» **PAGE EXCERPT**:
<<<<
Something wicked this way comes ... and it ROCKS!
    Wicked Lizzard  is a Fayetteville-based band that doesn't want to take the same road as many local groups, seeking that big record contract and MTV video in heavy rotation — it's a group of four musicians who simply want to play a wide range of rock 'n' roll cover songs that appeals to an eclectic range of ages and genres.
    Most importantly, they're all about bringing the fun back to the local music scene — for themselves and their fans.
    "We’re a high-energy, hard-driving rock band," said Jay Lambert, Lizzard's lead singer. "We're not really original — some bands are more original, some bands are just slamming metal and you can’t understand them. We’ve got a nice mix. We get a good age mix. You look over here and you got a 23-year-old and you look over here and you’ve got a a guy who’s 45.
    "We also play a wide variety of songs," said Jay. "If you don’t like the song we’re playing, wait until the next one because odds are we’re going to play something you like. We’re learning new stuff too, so we’re not just stuck in one genre."
    When Lambert says Wicked Lizzard  plays a wide variety of tunes, he ain't just whistlin' "The Night They Drove Old Dixie Down;" the Lizzard has more than 50 songs on its set list, ranging from old school rock such as Kiss, AC/DC and Traffic, to new blood like Radiohead, Alice in Chains and 3 Doors Down.{mosimage}
    All the musicians have more than 20 years experience playing in bands, including bassist Jamie Gardner, who started out playing in a jazz band in high school, and then played with a country rock outfit for 12 years. However, like each of his band mates, he feels he's truly struck gold with Wicked Lizzard.
    "This is by far the best band I've ever played in," said Gardner. "There are no egos or issues here — everyone has an equal say in what we do and what we play."
>>>>
Items listed in a dataset
<<<<
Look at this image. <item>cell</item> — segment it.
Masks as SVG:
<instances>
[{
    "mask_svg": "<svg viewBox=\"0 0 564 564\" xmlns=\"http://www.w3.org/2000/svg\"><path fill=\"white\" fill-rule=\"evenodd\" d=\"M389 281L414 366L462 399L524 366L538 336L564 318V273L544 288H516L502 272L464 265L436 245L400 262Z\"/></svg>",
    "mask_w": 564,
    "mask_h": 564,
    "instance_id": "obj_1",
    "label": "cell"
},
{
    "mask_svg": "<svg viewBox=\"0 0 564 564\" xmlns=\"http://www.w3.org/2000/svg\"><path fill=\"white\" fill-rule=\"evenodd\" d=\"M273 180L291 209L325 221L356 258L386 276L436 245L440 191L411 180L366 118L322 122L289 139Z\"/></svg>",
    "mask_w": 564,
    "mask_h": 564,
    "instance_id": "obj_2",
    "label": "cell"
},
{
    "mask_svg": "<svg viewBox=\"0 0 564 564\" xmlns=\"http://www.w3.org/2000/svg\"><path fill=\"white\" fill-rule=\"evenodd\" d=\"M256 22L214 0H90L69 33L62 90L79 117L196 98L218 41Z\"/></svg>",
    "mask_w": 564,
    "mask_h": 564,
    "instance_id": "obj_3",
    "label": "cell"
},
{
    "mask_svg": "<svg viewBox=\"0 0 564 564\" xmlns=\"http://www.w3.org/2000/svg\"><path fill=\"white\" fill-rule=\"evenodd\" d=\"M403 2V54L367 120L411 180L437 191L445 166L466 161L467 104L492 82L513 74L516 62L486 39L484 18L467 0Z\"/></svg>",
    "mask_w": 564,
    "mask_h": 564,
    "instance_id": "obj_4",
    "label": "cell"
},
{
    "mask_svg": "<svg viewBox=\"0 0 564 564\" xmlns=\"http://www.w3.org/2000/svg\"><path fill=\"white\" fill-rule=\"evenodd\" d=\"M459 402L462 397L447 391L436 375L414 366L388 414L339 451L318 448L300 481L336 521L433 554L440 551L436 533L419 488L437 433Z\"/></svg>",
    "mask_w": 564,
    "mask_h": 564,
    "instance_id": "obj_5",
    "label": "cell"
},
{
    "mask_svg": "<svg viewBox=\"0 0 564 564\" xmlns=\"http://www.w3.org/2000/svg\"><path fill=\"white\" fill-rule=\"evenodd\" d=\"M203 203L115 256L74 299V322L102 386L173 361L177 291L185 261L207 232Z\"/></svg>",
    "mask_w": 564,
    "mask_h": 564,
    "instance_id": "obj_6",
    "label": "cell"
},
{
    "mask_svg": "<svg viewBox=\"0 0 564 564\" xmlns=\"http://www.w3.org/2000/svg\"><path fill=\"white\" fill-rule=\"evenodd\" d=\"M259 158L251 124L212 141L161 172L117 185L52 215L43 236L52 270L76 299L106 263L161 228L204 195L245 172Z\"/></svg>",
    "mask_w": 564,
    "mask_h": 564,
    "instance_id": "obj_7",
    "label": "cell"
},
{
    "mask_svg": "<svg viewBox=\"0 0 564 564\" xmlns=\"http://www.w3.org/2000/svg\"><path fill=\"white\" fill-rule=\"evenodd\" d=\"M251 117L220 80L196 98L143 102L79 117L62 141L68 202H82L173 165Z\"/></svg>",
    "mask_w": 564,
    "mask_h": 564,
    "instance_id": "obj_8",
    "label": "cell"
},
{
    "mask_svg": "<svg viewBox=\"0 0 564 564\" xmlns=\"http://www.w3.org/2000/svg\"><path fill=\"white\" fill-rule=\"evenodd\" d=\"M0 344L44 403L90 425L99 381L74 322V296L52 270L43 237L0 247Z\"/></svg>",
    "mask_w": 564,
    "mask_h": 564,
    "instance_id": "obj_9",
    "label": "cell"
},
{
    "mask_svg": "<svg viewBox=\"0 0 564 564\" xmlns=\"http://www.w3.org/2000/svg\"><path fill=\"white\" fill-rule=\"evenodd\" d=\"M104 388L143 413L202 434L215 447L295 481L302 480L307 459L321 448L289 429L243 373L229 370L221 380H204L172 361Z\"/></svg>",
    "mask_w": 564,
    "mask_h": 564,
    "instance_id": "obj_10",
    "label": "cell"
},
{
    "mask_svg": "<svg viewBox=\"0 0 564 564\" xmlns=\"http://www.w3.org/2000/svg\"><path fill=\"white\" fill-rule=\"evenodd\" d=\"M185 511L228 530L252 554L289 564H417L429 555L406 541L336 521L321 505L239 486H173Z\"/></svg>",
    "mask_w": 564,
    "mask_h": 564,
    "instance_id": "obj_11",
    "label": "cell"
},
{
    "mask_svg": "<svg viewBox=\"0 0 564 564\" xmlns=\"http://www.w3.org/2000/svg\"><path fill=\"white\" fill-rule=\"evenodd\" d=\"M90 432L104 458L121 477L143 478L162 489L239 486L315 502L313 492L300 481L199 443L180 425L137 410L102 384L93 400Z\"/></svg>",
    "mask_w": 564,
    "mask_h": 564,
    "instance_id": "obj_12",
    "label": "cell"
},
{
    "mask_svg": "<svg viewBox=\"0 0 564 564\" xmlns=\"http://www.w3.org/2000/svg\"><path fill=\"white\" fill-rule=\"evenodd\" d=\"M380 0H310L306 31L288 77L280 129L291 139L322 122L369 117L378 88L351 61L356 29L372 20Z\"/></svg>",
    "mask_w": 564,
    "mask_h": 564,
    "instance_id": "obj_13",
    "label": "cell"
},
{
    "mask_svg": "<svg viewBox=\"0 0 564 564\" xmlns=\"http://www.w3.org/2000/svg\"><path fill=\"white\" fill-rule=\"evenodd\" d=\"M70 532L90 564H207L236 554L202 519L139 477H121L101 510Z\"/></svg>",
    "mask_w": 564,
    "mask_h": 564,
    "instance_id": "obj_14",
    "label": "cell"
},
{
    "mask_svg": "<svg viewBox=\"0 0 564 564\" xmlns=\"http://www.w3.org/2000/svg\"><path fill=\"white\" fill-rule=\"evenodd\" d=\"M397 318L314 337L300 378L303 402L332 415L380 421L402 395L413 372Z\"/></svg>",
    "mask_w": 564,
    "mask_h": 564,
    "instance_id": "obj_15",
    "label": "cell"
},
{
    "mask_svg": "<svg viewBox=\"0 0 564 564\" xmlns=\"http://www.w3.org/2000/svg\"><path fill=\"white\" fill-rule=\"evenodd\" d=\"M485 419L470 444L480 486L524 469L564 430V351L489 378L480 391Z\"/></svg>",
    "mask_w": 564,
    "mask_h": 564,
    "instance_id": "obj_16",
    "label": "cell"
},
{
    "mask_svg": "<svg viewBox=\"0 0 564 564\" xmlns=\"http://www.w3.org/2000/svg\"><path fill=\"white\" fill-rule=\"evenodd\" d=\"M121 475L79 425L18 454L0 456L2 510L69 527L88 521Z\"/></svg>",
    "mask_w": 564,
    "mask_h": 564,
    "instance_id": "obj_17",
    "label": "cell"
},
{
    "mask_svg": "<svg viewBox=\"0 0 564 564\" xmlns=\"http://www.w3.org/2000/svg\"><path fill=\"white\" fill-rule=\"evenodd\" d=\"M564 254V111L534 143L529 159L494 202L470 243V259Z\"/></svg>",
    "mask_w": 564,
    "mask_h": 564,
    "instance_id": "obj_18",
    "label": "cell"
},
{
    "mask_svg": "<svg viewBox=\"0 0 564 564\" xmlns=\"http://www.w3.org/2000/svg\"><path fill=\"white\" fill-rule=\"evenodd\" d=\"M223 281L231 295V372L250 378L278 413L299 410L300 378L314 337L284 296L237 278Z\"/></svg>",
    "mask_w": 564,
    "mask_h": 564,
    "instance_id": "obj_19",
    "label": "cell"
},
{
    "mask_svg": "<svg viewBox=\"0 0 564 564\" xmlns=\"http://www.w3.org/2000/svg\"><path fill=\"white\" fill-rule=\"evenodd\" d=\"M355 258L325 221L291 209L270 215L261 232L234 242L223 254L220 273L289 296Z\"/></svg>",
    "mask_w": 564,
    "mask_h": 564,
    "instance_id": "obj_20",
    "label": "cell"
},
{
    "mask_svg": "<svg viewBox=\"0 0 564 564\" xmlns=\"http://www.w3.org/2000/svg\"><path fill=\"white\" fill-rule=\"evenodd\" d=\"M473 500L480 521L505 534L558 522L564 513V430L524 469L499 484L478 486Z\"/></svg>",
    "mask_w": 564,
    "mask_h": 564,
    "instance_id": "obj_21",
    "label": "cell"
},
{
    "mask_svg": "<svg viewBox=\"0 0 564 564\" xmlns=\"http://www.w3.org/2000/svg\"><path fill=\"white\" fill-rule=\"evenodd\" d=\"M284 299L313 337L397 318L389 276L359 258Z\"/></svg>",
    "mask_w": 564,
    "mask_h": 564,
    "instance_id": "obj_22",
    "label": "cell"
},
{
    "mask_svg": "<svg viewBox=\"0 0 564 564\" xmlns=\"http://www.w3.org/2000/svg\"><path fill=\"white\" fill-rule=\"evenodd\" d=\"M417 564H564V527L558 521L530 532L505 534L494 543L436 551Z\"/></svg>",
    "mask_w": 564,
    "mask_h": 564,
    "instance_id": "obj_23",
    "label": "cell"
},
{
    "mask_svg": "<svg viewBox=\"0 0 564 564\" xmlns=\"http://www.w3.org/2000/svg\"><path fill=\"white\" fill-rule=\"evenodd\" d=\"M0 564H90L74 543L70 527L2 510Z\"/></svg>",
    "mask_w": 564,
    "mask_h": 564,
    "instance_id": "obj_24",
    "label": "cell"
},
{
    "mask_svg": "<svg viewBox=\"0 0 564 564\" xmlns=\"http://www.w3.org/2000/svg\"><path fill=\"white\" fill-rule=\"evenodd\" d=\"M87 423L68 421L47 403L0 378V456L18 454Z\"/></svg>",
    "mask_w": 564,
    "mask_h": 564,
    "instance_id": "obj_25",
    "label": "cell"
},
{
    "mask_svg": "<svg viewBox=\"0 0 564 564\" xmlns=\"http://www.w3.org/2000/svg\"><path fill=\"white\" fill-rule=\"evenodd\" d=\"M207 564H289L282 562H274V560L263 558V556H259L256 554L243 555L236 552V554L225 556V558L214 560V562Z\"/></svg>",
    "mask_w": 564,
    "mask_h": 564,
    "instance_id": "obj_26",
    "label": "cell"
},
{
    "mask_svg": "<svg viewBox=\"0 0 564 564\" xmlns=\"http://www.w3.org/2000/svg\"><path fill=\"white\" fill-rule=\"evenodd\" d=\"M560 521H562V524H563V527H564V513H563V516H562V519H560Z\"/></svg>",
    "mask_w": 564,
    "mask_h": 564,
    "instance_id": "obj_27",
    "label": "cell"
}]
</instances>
>>>>
» **TASK ITEM**: Can you carry on with the Wicked Lizzard band profile from where it stops? This material has no connection to the band profile.

» **OUTPUT**:
    Wicked Lizzard plays out about three times a month and is looking to expand on that number. The band's favorite local spots to play include FuBar, Louie's Sports Pub and The Dog House.
Having a little age on the band members has caused some surprise to club owners and fans when the Lizzard hits the stage and begins rocking like guys half their age.
    "The guy at FuBar’s had never seen us, but we got in there and just exploded and he really wants us back," said Lambert. "That’s not bragging, we’re just psyched about that. They thought we were just going to get up there and start doing Johnny Rivers tunes; we bring it a little harder than that. We want to give the people their money’s worth.
    Guitarist Roger Biggerstaff — Sgt. First Class Biggerstaff of the United States Army, that is — is the one most responsible for making sure the songs are just right before the band hits the stage.
    "We try to come as close to the sound of the song as we can," said Lambert. "Roger is the leader of that. He’ll say we’re not going to do that song until we practice, practice, practice and get it right. We screw some songs up on stage sometimes like every band, but we’re shooting for perfection."
    And keeping it all nailed down and sounding good is drummer David Morris, who is also responsible for shaping the band's sound.
    "He breaks his neck getting the PA set up," said Lambert. "He makes it all sound pretty; we just show up and go."
    Expect an old-fashioned show complete with smoke and mirrors when you go see Wicked Lizzard. What some bands call "kitsch," the Lizzard sees as putting on a show. A lifelong member of the Kiss Army, Lambert believes every show needs some of that old "I Want To Rock and Roll All Night" sizzle.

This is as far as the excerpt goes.